You are a bad bad man, Rich.
I wrote about MS Bob once, but must’ve been on the other blog (long gone in the ashes). Wow, what a steaming pile of dung that was.
And yet I’ve installed it on my laptop.
It did one thing really nicely.
It made the computer fun. I know it was stupid, and cartoony and childish.
BUT. It could be configured to look like something other than winXP’s boring start menu.
Our computers are faster now than ever before in history and the interface is basically unchanged since the release of win95. That’s over 10 years ago.
The interface of windows is boring. Want skins like window blinds? OK. Same interface, just different pictures. Boring.
MSBob moved the interface off the start menu, moved it into another idea, another context.
Imagine a 3d space realized onto a 2d screen. Imagine it’s a house or a space ship, and the mouse wheel zooms you in and out and you can interact with the ship/house, whatever to trigger programs. Go to a game room to play games. Granted, it’s just for launching the game. But the OS has quit being just about being a shell to run programs. MS hasn’t followed the rule of OS = interface between progs and hardware in ages. I might have just made it up, but there’s no reason not to harness the power of our computers to actually DO something.

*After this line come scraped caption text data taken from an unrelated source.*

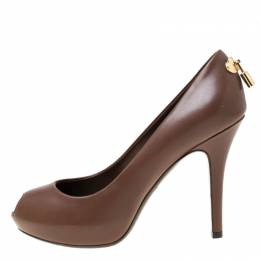 Louis Vuitton Brown Leather Oh Really! Peep Toe Platform Pumps Size 38 216248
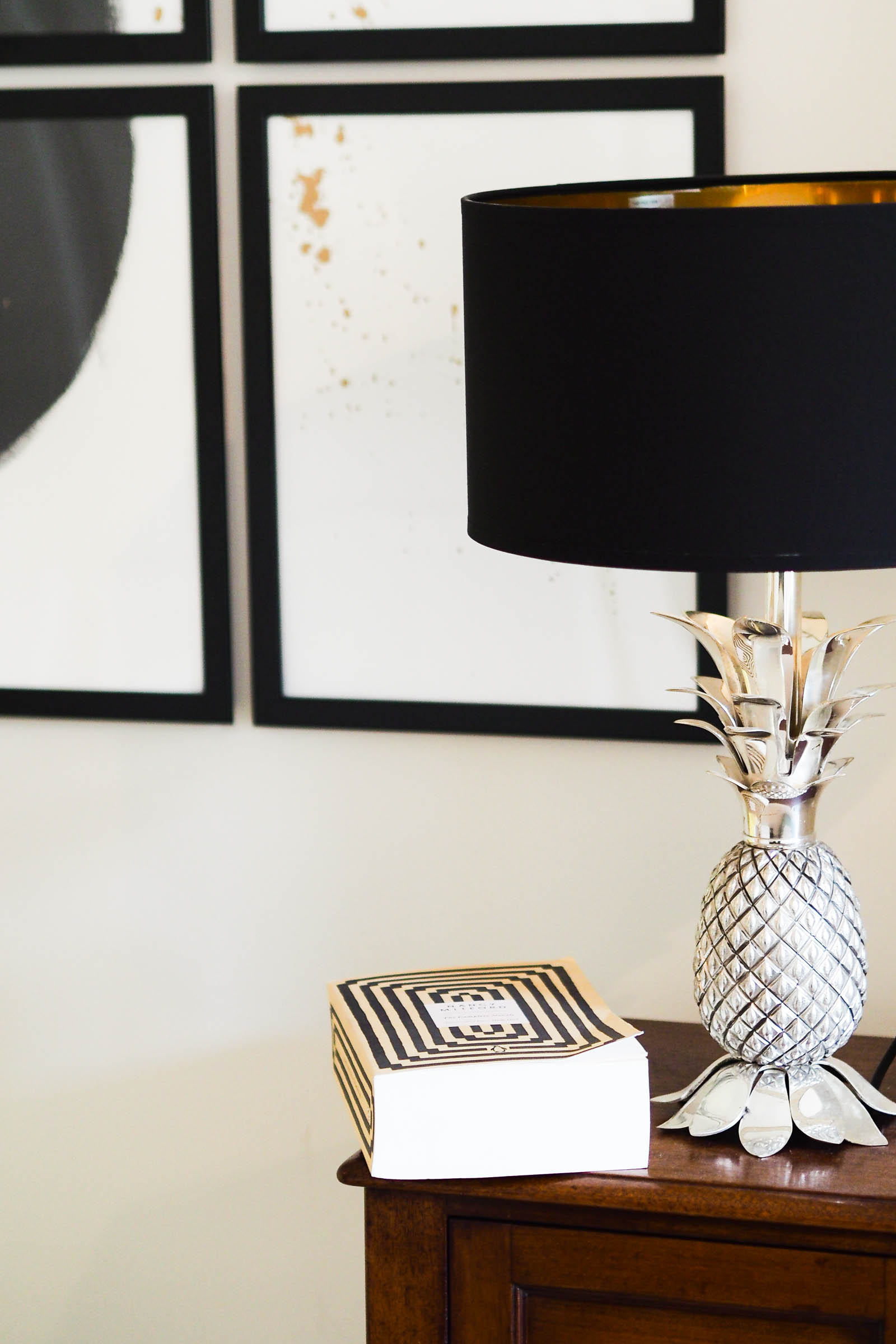 In this blog post I'm showing you exactly how to hang pictures without nails using this nifty little product.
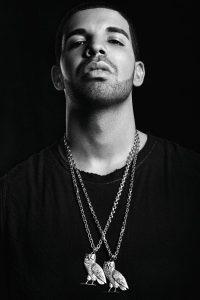 Einkommen von Drake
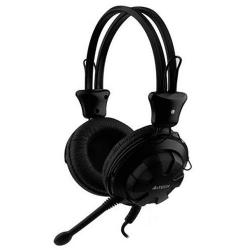 Casti cu microfon A4tech HS-28-1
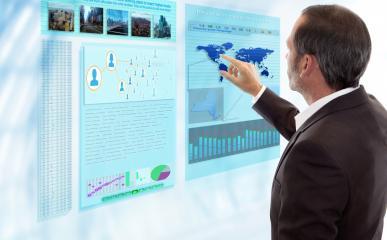 Futuristic Multi Touch Computer Panel- Stock Photo or Stock Video of rcfotostock | RC-Photo-Stock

We’ve been using computers for too long the same way. Bob is stupid, yes. But at least he’s different.
Actually, ubuntu would work well for what you want, if you do a server install instead of the desktop/normal install. You’d have to configure everything by hand, of course, without a GUI, but it’d be as minimal as you may want it to be and it’d be as specialized as you want to make it.
Vox,
I assume you’re talking to Handy and not me. I have looked. There are no fun interfaces out there. Even in the linux world. *sigh*
OS’s keep getting bigger and bloateder (sic).
They used to fit on floppies and now they’re on DVDs and yet.
They’re getting less interesting, and more boring all the time. Win98 you could use desktop themes and there were THOUSANDS of them.
XP they buggered up so there are like 12 or something of them. They made it too hard.
Obviously people want to customize their desktop and trick it out.
And the tools out there for doing it are all just new wallpaper and different colors and ppl are going ga-ga over it just because there’s nothing really different, and that stinks.
Join the fight for a kewler interface!
If they’re gonna bloat it at least make it bloat we can customize and turn on and off.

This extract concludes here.